Most of us have logged onto a Zoom call or Teams meeting or Facebook happy hour. But what about remote voting – by the Legislature, anyway?

What would have seemed absurd in January is now under serious consideration: a proposal to enshrine in the State Constitution protocols for Senators and Assembly Members to vote on legislation while dispersed and sheltering remotely. 

Such a radical change in the exercise of democracy potentially clashes with California’s venerable traditions of transparent and accessible government, reflected in our open meetings and open records laws. On the other hand, the pandemic has demonstrated that even the most cherished of our liberties, like assembling for protests or religious services, can be temporarily subordinated to urgent imperative to protect public health.

The culture of the legislative branch, “the People’s Body,” should enshrine a bias toward access and accountability, even as individual members may sometimes find the opposite to be more convenient. Therefore, exceptions to congregated voting within the chambers of the Legislature should be narrowly drawn to address the problem at hand. But as introduced, the proposed constitutional amendment misses this benchmark. 

First, the condition triggering remote voting is too broad. A “state of emergency declared by the President or Governor” provides too minimal a cause for pulling this trigger. Infamously, Presidents and Governors declare frequent states of emergency for California. Fires, floods, freezes, earthquakes, crop infestations, windstorms, civil disturbances, and drought are but a few examples of emergency conditions. Most of the declarations affect one or a handful of counties; many are the consequence of a single, terrible, time-limited event. Few comprise the entire state. And fewer still – Covid-19 is unique – prevent lawful congregation, broadly inhibit travel, or threaten the health and safety of individuals convening at the State Capitol from the four corners of the state. Even a rash of wildfires or a freeze affecting numerous counties does not prevent the healthful assembly of the Legislature. 
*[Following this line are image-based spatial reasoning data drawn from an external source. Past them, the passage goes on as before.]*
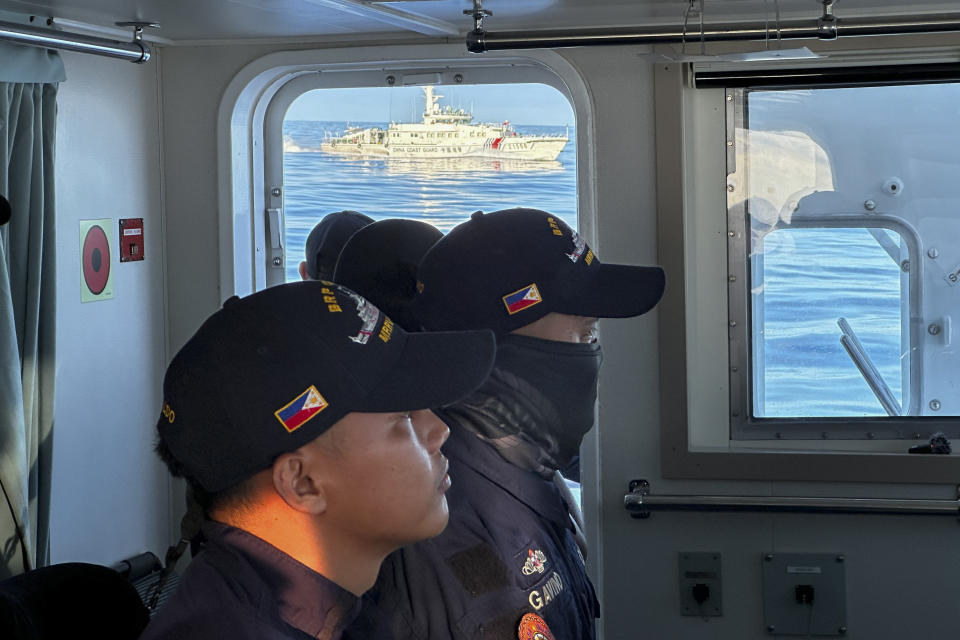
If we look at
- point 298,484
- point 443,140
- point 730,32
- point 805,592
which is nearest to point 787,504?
point 805,592

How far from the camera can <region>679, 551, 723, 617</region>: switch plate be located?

The only condition to trigger remote voting should be a state of emergency declared for the entire state where travel or close gathering threatens the health or safety of members of the Legislature and the public.

Second, while the proposal relieves members from gathering in the Capitol, it does not provide from where a member should vote. In the interest of accountability, a sheltering legislator if not in the Capitol should vote from his or her district, and should be required to advise the public how to communicate with the member.

Third, the proposed amendment provides that the Legislature may temporarily fill vacated offices with pro tempore members, “in the event that one-fifth or more of the Members of a house are deceased, disabled, or missing during a state of emergency.” While this condition is horrific, nonetheless this new power is a dangerous and unnecessary infringement on the expressed will of the constituencies of the departed members. The work of the Legislature would be inhibited by operating at eighty percent strength, but temporary inefficiency would be far preferable to the controversy and temptation to pad majorities should an Assembly or Senate caucus be awarded the bounty of appointing 16 or eight members, respectively.

Finally, the proposal to allow the suspension of the recently-adopted mandate to electronically record meetings and voting in the case of “impracticality” during an emergency suffers from a lack of faith in our recording technology. If a secure electronic or digital connection can be established to consummate a vote, then the same can be accomplished to record the debate and the vote for public consumption. Voting and accountability should be insuperable; the Legislature should not countenance backsliding on this.

Members of the Legislature deserve credit for imagining how to conclude the People’s business while keeping their members, staff and the public safe – and for placing the question before voters, rather than asserting their ability to vote remotely. But this laudable goal should be accomplished with the least potential violation of the public’s access to their elected officials and to the democratic process.